> ЧТО ТРЕБУЕТСЯ
Можете извлечь из интервью о телеканале «Дождь» фрагмент от слов «Как получилось, что» до слов «телеканал медийные лица?» включительно, без единого изменения?

> ДАННЫЙ ОТРЫВОК
◇ ◇ ◇

Рассматривая историю создания телеканала «Дождь», скажите, задача, которую вы себе ставили в начале пути и сейчас, это разные системы координат?

— В начале было две причины. Первая – это сделать телеканал для людей, похожих на меня, переставших смотреть телевизор и переключившихся в Интернет. Я понимала, что умею работать с такой аудиторией, и эта аудитория коммерчески интересна для рекламодателей. Соответственно, это может быть хорошим бизнесом, и нам удалось сделать это с «Серебряным дождем». Он всегда был маленьким, но зарабатывал много. Он стал идеальным примером того, как делать продукт, который сам потребляешь, прибыльным, если ты занимаешься любимым делом. С телеканалом была похожая ситуация, я знала аудиторию и понимала, что она интересна рекламодателям. Поэтому план был сделать хороший продукт для определенной аудитории, у которого есть понятные бизнес показатели и цели. Но в процессе начал быстро меняться контекст, и мы менялись вместе с ним. Мы задумывались как телеканал, но сейчас мы – мультимедийная платформа. Это бренд, у которого есть разные способы доставки контента, чем дальше, тем он быстрее меняется, и все меньше похож на телеканал.

Вы были готовы к тому, что «Дождь» может стать настолько популярным в регионах?

— Это было неожиданно, и не было моей сверхзадачей. Вдруг выяснилось, что аудитория соскучилась по свежему, настоящему телевидению. Рейтинг канала стал расти от месяца к месяцу, соответственно росли наши доходы, все было так, как я придумала. А дальше что-то произошло – либо я что-то сделала не так, либо так быстро поменялся контекст, – и все, что мы сделали, оказалось опасным. Все вдруг поняли, что на глазах выросло большое медиа, независимое, неподконтрольное, неподцензурное. И мы получили по башке. Нас сделали маленькими, но мы не умерли, не предали себя и продолжаем стоять на своих позициях.

Как получилось, что у вас собралась молодая команда ведущих, к которой в начале относились с неким скепсисом? Почему вы не звали на телеканал медийные лица?

— В начале это была позиция, потому что люди из телевизора уже были укушены, скажем так, цензурой уже тогда. Было разделение, на какие темы можно говорить, на какие нельзя, появлялись черные списки, но это еще была, как мы шутим, кошерная ситуация, хотя НТВ к тому времени уже был много лет закрыт. Поэтому мы не хотели людей с большого телевидения.

◇ ◇ ◇

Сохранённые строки

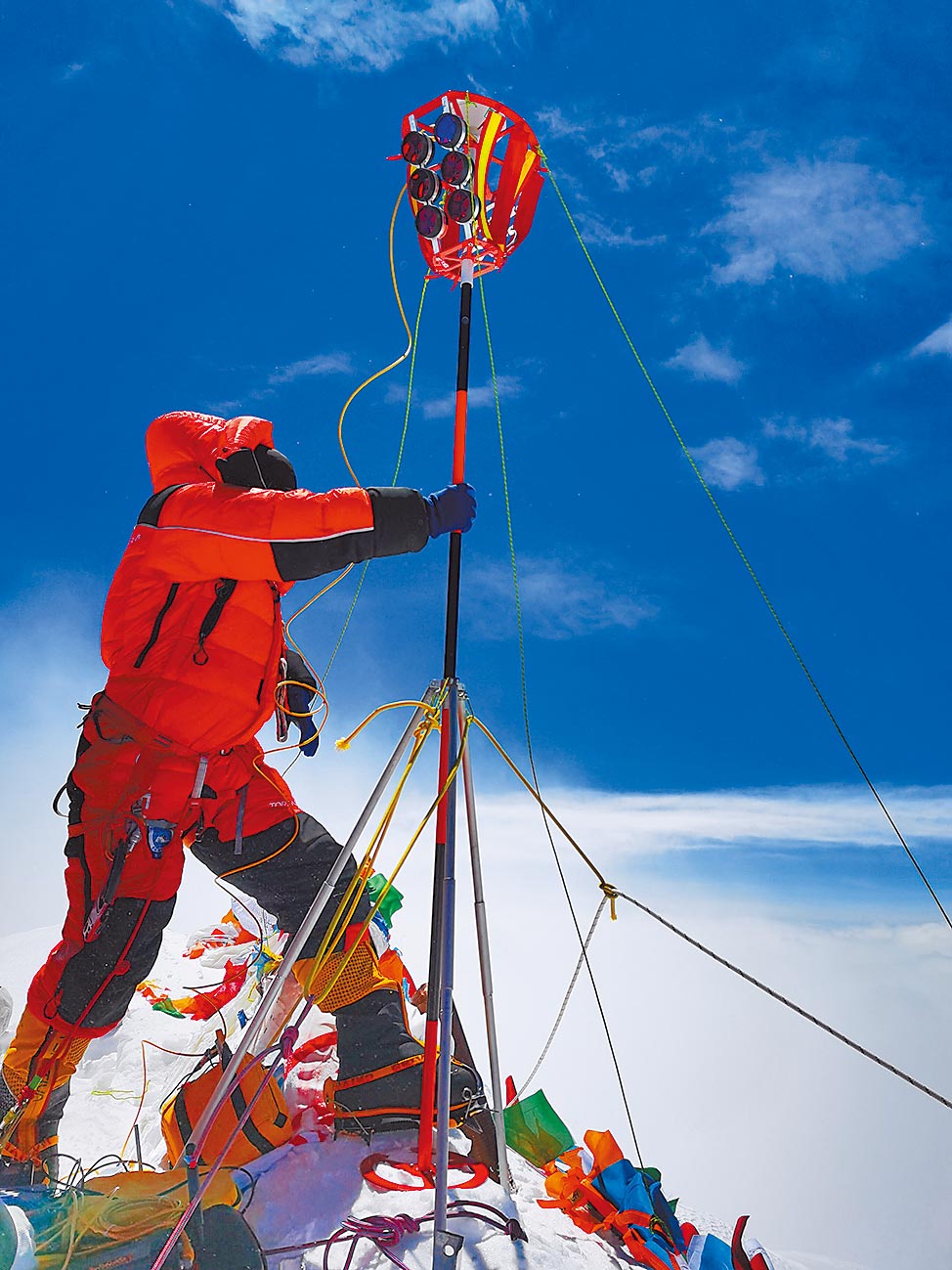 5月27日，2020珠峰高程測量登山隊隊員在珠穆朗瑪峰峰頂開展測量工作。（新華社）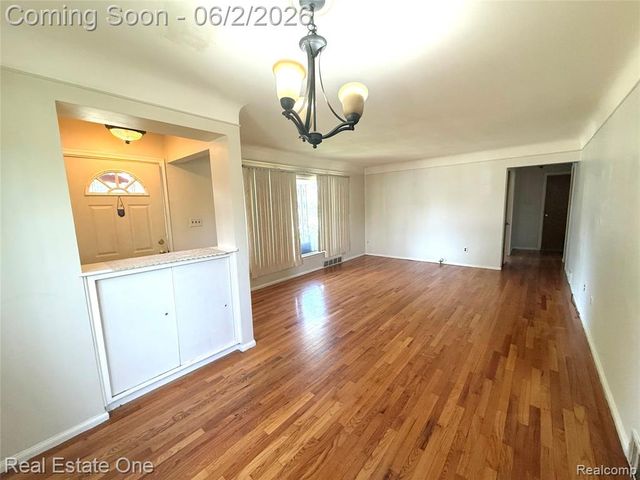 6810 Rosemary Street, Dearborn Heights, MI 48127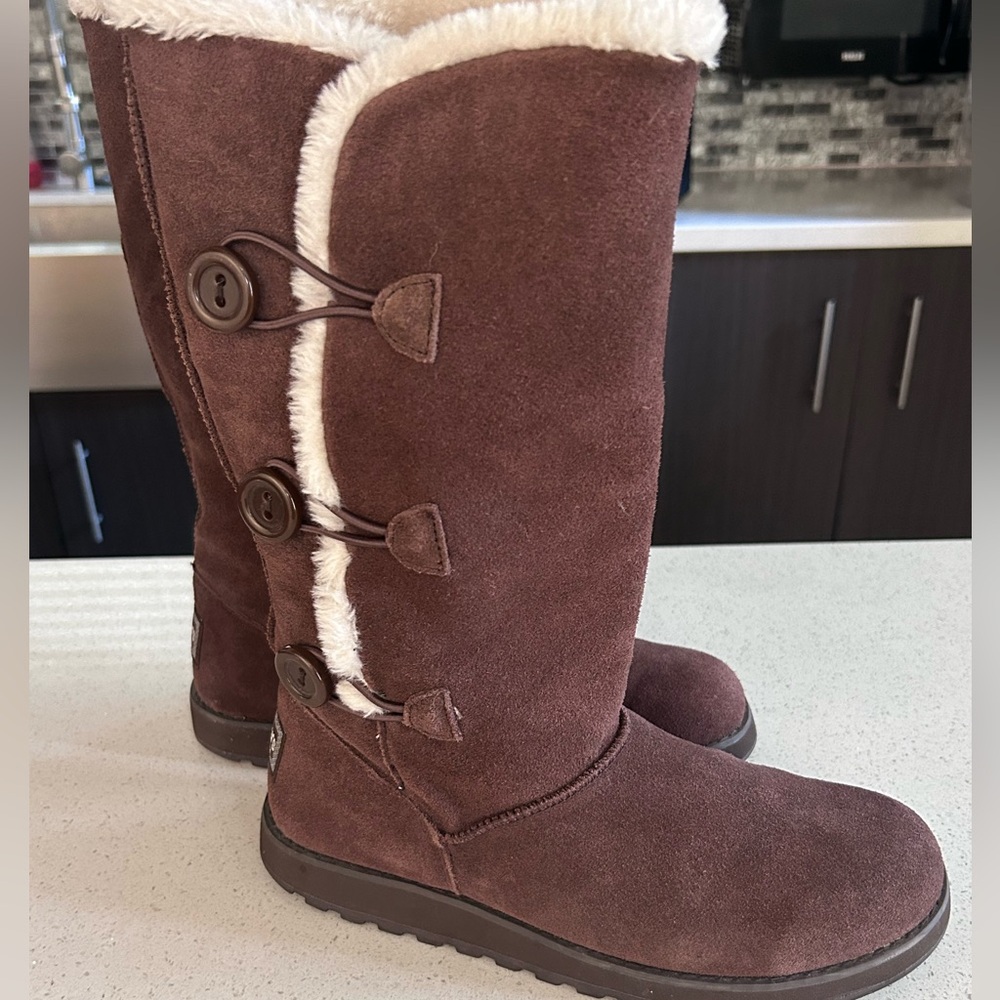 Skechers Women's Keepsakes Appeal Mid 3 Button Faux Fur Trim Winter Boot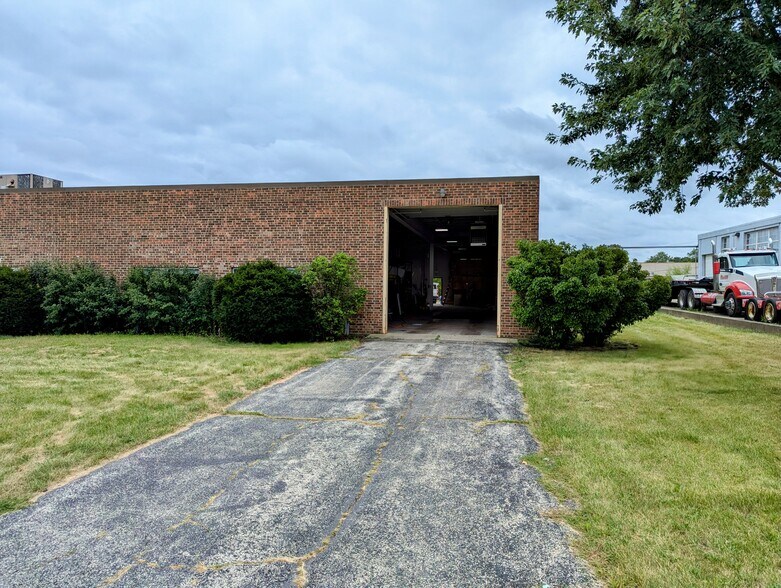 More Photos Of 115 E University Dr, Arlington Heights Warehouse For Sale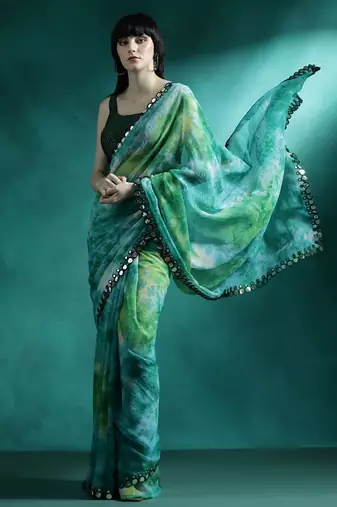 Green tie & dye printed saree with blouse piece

◇ ◇ ◇

> РЕЗУЛЬТАТ ЗАДАНИЯ
Как получилось, что у вас собралась молодая команда ведущих, к которой в начале относились с неким скепсисом? Почему вы не звали на телеканал медийные лица?